I wouldn't say brains as much as personality. given your interests, you have both a very academia-friendly personality and a lot of interests which have the potential to make a more than decent living, so going to college immediately was definitely the right choice for you.

as a counterexample, my interests are music, video games, anime, personality theory, sleeping, drinking tea and sex....not much there to make a career out of. 

@Matthew Nisshoku


> If she was my friend, I'd advise her to take two years off from school to "find herself" and figure out what she really wants in life. During that time, she could get a part time job, try new hobbies, travel and other activities/experiences to help her find some direction.


I don't dislike the premise of this, but good luck surviving outside of your parent's house on only a part time job, especially with only the skills and credentials of a high school graduate.



> I wish I had taken two years off after high school instead of immediately going to college. I thought I knew 100% what I wanted to get my degree in, but then actual courses and being exposed to the reality of my field made me think I wasn't really the right personality for it. But then I didn't have a Plan B because I didn't know myself well enough to really change my course. I also think most people aren't mature enough to deal with college immediately after high school so two years off to grow and mature is really important, imo. *There's a big difference between going into college as a dumb teenager compared to going into college as a more life-experienced 21-year-old.*


bingo! I am _lightyears_ more mature and clear headed than I was at 18 

@CaféZeitgeist
there are a number of factors to consider here
1) is she capable of getting any kind of full time job at the moment?
2) how much assistance are her parents willing to provide? 
3) what's her personality type? my family is mostly SJs, so the whole "I'm supposed to go to college, so I will" mindset of middle class in the United States was good enough for them. 

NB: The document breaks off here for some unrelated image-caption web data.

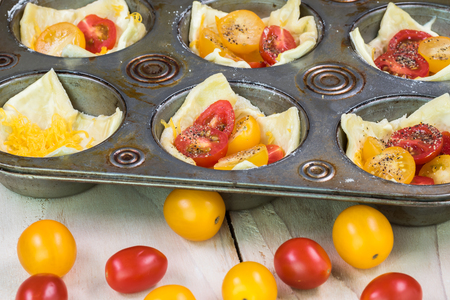 Close up of muffin pan with unbaked tomato cheese tarts and cherry tomatoes.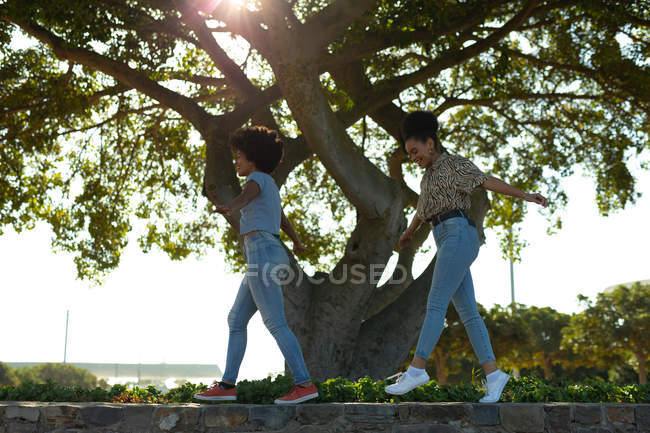 Side view close up of two young smiling adult mixed race sisters walking along a wall in an urban park, with their electric scooters parked below them — Stock Photo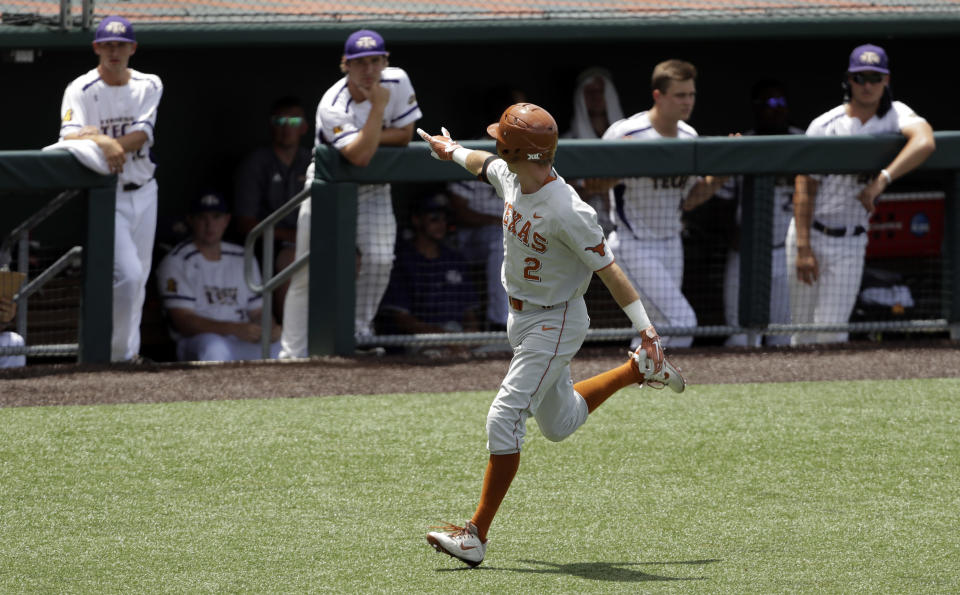 Kody Clemens flashes the Hook'em Horns at the Tennessee dugout as he rounds the base after hitting a home run in the third inning of an NCAA college super regional baseball game. (AP Photo/Eric Gay)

my suggestion would be for her to 
1) do some research on her own about the job market in whichever country she's from/ hint: if you want to make a lot of money *there really aren't that many options. at least, not NEARLY as many as most people tend to think* if you want enough money to live a comfortable, middle class lifestyle w/a house and kiddies (so you're looking at around $45,000 a year on the low end) most of such jobs available at an entry level position reside in

engineering
law (though some lawyers make a rather dismal salary)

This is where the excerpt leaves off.